* [Обязательные задания]:
a) Перечислите всех лиц, которые названы в отрывке по имени.
b) Замените в отрывке «государь» на «монарх» и приведите фрагмент, начиная с «Новооткрытая для Западной» и далее до «и самого простолюдина.».

Новооткрытая для Западной Европы Россия с ее удивительным царем служила постоянно предметом чудесных слухов. Матвеев доносил об одном, из них, распространившемся при французском дворе: то был перевод народной русской песни об Иване Грозном, приложенный теперь к Петру; великий государь при некоторых забавах разгневался на сына своего и велел его казнить Меншикову, но Меншиков, умилосердясь, велел вместо царевича повесить рядового солдата. На другой день государь хватился: где мой сын? Меншиков отвечал, что он казнен по указу; царь был вне себя от печали; тут Меншиков приводит к нему живого царевича, что учинило радость неисповедимую. Когда французы спрашивали у Матвеева, правда ли это? он ответил, что все эти плевелы рассеваются шведами и прямой христианин такой лжи не поверит, потому что это выше натуры не только такого монарха, но и самого простолюдина.

Наконец Матвеев дождался ответа по главному своему делу; Дебервиль объявил ему, что кораблей отдать нельзя: они отданы каперам, а не на короля взяты по прямым регламентам, постановленным между всеми европейскими государями, потому что в морских записках не показано было ни одного товара, принадлежащего русским подданным, в подписях имен ни одного русского имени, только голландские, а на флаги нельзя обращать внимания, потому что флаги могут быть фальшивые. Впрочем, король обещает вознаградить русских подданных за эти убытки, если заключен будет договор о свободной торговле между Франциею и Россиею. «Дружба здешняя, — писал Матвеев, — чрез сладость комплиментов своих бесполезная, в прибыльном деле малой случай нам кажет; быть кому здесь из особ знатных в министрах — разве хотеть всякого презорства и уничижения по обыкновенной гордости сего двора, который наши дела и нас не в велико ставит. Так и житье мое нынешнее здесь безо всякого дела; считают меня больше за проведывальщика, чем за министра; для того требую вашего к себе ответа, чтоб мне не волочиться бедно и бездельно здесь при таком коварном и богатом дворе; сменять дружбу англичан и голландцев на французскую не обещает нам прибытку».

* [Перечень записей]:
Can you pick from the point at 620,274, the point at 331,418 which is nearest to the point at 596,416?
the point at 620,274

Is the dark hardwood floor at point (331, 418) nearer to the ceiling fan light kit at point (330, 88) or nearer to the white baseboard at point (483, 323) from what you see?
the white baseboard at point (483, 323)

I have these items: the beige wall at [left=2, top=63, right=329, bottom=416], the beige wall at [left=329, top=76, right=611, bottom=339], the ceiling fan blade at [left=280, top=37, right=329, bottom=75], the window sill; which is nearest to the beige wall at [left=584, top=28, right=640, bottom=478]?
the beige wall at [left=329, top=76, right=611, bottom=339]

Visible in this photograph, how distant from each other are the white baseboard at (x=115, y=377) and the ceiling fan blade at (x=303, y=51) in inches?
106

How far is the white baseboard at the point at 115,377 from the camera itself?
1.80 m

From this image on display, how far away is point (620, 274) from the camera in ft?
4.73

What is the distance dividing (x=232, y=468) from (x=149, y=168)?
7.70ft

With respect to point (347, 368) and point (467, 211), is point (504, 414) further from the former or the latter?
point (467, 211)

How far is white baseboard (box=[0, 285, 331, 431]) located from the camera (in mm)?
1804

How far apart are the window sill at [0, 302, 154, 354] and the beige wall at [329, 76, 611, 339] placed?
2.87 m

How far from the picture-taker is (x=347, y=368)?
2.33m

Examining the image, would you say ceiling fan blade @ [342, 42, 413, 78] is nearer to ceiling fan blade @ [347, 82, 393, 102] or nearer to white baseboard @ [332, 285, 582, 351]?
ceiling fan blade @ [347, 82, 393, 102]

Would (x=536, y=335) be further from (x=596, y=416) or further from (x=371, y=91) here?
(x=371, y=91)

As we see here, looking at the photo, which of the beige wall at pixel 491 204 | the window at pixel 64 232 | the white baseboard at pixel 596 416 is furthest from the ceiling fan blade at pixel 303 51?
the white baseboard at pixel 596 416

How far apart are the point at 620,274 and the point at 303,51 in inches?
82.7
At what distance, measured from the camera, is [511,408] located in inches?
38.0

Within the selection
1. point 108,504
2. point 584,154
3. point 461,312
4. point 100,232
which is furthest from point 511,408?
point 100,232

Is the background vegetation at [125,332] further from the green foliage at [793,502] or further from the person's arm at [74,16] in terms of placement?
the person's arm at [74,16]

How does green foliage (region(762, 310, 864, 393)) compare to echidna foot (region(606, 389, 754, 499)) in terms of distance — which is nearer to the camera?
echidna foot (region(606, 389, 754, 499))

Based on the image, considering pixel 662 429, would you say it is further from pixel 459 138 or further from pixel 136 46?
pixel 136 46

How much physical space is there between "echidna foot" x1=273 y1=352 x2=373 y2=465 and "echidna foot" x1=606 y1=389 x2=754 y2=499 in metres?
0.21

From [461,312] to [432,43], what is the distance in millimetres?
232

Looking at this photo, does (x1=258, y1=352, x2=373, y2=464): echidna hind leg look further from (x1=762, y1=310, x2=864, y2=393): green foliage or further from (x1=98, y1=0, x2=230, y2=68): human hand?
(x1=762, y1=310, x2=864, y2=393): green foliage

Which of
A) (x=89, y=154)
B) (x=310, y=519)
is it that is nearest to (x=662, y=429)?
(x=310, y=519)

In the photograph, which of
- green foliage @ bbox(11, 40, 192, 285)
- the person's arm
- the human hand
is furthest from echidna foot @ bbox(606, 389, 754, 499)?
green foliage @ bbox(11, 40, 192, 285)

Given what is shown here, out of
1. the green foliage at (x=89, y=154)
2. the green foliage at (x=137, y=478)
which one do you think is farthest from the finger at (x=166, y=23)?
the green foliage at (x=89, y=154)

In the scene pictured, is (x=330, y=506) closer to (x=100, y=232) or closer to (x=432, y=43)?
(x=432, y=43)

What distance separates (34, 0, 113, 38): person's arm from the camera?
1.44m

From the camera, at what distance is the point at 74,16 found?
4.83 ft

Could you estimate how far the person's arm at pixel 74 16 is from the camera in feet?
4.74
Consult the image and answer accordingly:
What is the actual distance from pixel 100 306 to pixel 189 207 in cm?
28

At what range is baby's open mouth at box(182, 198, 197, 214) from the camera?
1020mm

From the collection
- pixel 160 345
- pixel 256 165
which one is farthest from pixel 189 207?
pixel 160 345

* [Ответы по заданиям]:
a) Матвеев, Иван Грозный, Петр, Меншиков, Дебервиль

b)
Новооткрытая для Западной Европы Россия с ее удивительным царем служила постоянно предметом чудесных слухов. Матвеев доносил об одном, из них, распространившемся при французском дворе: то был перевод народной русской песни об Иване Грозном, приложенный теперь к Петру; великий монарх при некоторых забавах разгневался на сына своего и велел его казнить Меншикову, но Меншиков, умилосердясь, велел вместо царевича повесить рядового солдата. На другой день монарх хватился: где мой сын? Меншиков отвечал, что он казнен по указу; царь был вне себя от печали; тут Меншиков приводит к нему живого царевича, что учинило радость неисповедимую. Когда французы спрашивали у Матвеева, правда ли это? он ответил, что все эти плевелы рассеваются шведами и прямой христианин такой лжи не поверит, потому что это выше натуры не только такого монарха, но и самого простолюдина.